WHAT THIS TASK INVOLVES:
Please pull out each line of the records below that contains the word "rented". Letter case must match.

◇ ◇ ◇

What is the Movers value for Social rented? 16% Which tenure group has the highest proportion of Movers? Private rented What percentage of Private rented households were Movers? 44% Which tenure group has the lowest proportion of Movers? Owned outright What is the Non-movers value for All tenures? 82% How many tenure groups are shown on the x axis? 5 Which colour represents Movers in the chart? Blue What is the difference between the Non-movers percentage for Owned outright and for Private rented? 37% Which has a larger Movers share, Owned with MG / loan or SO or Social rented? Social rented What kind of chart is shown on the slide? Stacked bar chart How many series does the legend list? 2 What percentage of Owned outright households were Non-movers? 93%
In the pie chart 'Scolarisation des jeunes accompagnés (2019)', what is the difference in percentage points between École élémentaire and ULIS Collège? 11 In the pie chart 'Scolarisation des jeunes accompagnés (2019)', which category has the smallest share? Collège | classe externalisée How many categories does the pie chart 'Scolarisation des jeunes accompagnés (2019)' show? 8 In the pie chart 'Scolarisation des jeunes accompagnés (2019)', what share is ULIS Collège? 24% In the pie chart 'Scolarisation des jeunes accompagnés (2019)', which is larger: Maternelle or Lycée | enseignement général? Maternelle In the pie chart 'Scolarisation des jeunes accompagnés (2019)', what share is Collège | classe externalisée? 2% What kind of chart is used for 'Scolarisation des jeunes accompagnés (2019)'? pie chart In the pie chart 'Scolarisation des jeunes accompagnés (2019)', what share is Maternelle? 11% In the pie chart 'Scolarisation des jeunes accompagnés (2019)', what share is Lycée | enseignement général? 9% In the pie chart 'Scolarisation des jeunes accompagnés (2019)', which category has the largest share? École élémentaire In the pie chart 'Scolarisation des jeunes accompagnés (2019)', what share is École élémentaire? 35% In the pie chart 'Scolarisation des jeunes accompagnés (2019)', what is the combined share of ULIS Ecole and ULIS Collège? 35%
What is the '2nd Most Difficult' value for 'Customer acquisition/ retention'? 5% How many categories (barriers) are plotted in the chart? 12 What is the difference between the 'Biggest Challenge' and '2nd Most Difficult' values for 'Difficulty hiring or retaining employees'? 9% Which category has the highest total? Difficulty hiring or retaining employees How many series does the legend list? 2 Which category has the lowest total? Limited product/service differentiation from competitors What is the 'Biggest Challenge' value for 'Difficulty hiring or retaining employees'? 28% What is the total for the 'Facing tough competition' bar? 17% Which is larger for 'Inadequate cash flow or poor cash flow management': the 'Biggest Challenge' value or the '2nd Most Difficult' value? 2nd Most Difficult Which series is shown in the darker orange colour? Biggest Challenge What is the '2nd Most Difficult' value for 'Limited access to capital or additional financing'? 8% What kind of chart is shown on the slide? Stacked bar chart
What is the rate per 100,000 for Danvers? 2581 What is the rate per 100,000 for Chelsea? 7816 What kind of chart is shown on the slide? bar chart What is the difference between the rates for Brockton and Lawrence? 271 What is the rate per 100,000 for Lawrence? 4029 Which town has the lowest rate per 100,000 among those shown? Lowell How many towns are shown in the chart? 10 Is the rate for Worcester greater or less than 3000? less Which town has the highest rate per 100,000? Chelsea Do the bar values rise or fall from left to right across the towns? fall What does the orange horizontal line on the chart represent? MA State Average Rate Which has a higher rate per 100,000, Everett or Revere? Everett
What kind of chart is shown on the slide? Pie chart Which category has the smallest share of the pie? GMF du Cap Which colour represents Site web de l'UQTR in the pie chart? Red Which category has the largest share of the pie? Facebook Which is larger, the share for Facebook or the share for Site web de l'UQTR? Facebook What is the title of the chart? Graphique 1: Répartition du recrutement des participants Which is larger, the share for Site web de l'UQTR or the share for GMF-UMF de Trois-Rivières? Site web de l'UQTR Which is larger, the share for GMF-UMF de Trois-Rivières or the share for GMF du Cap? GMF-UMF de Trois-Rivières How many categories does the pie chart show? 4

◇ ◇ ◇

ANSWER BOX:
What is the Movers value for Social rented? 16% Which tenure group has the highest proportion of Movers? Private rented What percentage of Private rented households were Movers? 44% Which tenure group has the lowest proportion of Movers? Owned outright What is the Non-movers value for All tenures? 82% How many tenure groups are shown on the x axis? 5 Which colour represents Movers in the chart? Blue What is the difference between the Non-movers percentage for Owned outright and for Private rented? 37% Which has a larger Movers share, Owned with MG / loan or SO or Social rented? Social rented What kind of chart is shown on the slide? Stacked bar chart How many series does the legend list? 2 What percentage of Owned outright households were Non-movers? 93%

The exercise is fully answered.